世界では、自国民への食料を確保するとして、主に穀物の輸出規制が始まっている。ロシアを始め13か国が実施するという。日米欧・中国・ロシアなど20か国の農相がテレビ会議を開いた。世界保健機関(WHO)など35の国・地域・機関の代表が参加。日本からは江藤拓農相が参加し、新型コロナウイルスを理由に輸出入規制をしないよう呼びかけた。WHOのテドロス事務局長も食料の安定供給を維持するために農家や食品事業者が活動を続けることを重視。採択した大臣声明では「世界の食料安全保障を守るために緊密に協力」「いかなる不当な制限措置を回避する」とし、農家らの活動、生計を維持、回復するための支援強化を打ち出した。特に、小規模経営、家族経営がより経済的に豊かになり、持続できるように支援するとした。食品のロスや廃棄は「食料不安などを悪化させかねない」と指摘。食料供給網の維持の重要性を強調した。

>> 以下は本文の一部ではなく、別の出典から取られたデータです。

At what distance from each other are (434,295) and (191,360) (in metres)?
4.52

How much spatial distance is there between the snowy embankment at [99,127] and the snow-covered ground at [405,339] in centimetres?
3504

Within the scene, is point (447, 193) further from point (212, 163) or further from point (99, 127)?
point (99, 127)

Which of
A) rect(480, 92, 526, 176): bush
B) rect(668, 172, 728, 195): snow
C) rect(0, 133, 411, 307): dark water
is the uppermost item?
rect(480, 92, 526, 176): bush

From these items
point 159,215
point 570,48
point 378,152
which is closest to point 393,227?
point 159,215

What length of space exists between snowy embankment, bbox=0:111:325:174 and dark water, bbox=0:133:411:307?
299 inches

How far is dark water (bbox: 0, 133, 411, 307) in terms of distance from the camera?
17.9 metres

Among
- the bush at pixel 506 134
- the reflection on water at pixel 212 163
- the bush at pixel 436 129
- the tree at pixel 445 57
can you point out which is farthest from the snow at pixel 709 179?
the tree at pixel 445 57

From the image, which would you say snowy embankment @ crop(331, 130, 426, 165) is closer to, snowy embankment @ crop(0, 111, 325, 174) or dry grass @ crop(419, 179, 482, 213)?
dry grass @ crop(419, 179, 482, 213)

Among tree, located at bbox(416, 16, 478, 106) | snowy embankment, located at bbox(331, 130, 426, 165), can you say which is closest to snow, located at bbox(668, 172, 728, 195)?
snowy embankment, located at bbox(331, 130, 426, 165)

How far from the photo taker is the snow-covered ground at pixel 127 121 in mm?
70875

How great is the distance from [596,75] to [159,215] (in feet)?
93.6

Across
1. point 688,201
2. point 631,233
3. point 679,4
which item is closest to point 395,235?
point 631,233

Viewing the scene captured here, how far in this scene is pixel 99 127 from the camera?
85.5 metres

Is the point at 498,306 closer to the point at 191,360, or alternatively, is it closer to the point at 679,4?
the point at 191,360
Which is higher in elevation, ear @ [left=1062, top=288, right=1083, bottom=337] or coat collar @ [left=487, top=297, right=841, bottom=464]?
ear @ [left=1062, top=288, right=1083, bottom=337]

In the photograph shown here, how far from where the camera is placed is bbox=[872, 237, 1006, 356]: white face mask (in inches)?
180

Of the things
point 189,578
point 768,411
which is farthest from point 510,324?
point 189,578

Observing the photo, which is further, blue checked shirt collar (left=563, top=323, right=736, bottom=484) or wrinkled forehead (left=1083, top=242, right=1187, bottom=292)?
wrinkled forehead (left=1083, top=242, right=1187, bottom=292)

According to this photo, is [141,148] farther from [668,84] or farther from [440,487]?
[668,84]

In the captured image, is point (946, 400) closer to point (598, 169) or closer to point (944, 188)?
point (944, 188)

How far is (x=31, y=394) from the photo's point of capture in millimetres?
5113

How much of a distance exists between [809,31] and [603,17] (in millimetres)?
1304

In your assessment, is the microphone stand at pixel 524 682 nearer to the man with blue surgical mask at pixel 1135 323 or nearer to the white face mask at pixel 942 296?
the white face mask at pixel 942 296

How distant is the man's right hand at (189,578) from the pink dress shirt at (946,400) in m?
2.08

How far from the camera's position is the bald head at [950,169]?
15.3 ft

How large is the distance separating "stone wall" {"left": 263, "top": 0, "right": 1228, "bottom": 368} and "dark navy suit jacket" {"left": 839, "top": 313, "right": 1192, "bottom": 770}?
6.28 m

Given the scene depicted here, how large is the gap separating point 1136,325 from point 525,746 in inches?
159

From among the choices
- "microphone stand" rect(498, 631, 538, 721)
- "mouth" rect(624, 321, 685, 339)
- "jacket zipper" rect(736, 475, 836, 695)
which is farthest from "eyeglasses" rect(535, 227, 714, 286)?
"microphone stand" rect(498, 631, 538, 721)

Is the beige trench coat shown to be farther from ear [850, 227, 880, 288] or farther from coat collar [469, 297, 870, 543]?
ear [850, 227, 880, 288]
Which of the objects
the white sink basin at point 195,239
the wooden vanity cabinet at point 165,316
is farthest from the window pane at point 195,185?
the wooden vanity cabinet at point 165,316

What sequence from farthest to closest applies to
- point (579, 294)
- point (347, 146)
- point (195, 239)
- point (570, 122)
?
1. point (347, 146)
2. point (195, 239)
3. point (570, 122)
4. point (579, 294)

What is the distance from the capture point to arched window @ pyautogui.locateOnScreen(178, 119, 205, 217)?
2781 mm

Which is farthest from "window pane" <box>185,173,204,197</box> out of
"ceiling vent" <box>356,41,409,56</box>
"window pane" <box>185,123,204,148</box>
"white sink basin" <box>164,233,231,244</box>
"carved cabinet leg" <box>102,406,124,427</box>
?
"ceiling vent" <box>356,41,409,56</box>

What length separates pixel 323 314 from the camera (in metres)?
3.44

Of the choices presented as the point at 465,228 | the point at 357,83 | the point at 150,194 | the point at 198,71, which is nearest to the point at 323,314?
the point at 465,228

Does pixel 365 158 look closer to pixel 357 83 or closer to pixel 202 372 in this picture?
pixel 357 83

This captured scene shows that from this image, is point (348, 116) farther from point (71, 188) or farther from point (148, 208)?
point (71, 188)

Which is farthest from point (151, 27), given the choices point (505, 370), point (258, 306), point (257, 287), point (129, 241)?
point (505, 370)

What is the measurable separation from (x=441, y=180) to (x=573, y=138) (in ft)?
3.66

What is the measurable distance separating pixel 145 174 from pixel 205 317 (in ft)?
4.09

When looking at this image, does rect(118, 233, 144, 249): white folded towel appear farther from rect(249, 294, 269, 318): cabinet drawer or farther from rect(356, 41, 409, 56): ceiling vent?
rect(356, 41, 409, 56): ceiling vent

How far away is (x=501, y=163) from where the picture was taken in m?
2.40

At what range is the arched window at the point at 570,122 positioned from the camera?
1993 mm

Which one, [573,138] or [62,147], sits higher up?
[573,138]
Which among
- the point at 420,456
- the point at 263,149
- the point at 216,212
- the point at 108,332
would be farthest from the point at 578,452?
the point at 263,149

まったく同時期に、国連の世界食糧計画(WFP)は、2020年の食料や栄養不足で苦しむ人が19年の倍に当たる2億6500万人になる見通しを発表した。新型コロナの影響で各国が移動制限を設けていることに加えアフリカなどで猛威を振るうサバクトビバッタの被害を見込んでいる。19年は紛争・自然災害・経済危機の順で食糧不足に苦しみ7割近くはアフリカが占めていた。
日本の食料自給率はカロリーベースで37%しかない。一方で年間640万トンの食料を捨てているという。日本国内の米の消費量に迫る量だ。
昨年の台風による自然災害からの復興もままならぬのに、コロナ禍である。生産者は、その作物や販売先によって影響は様々だが、観光業や外食産業とのつながり、学校給食、そしてイベントの中止などに関連する部門がより深刻だ。野菜や果物ももちろんだが、肉牛・酪農・花などである。(※水産業でも神奈川を代表する三崎のマグロが深刻な打撃を受けている。)また、海外からの技能実習生が来日できなくなり、農家の人手不足も深刻になっている。そこで、仕事が無くなってしまった、例えば観光業から農業支援にあっせんするなどの動きが見られてきた。いままでの販路が見込めなくなった若い生産者は、それでも作付を減らさない、「いざ野菜を求められた時に作らなかったとは言いたくない」という。
観光イチゴ園では、急遽イチゴの即売を始めた。「一粒も無駄にしたくない」。
はたして「野菜市」では何ができるのか? 生産者・お客様、三者共同で暮らしに役立つ取組みを目指してみたいと考えています。(各情報は最近の日本農業新聞から引用しました。)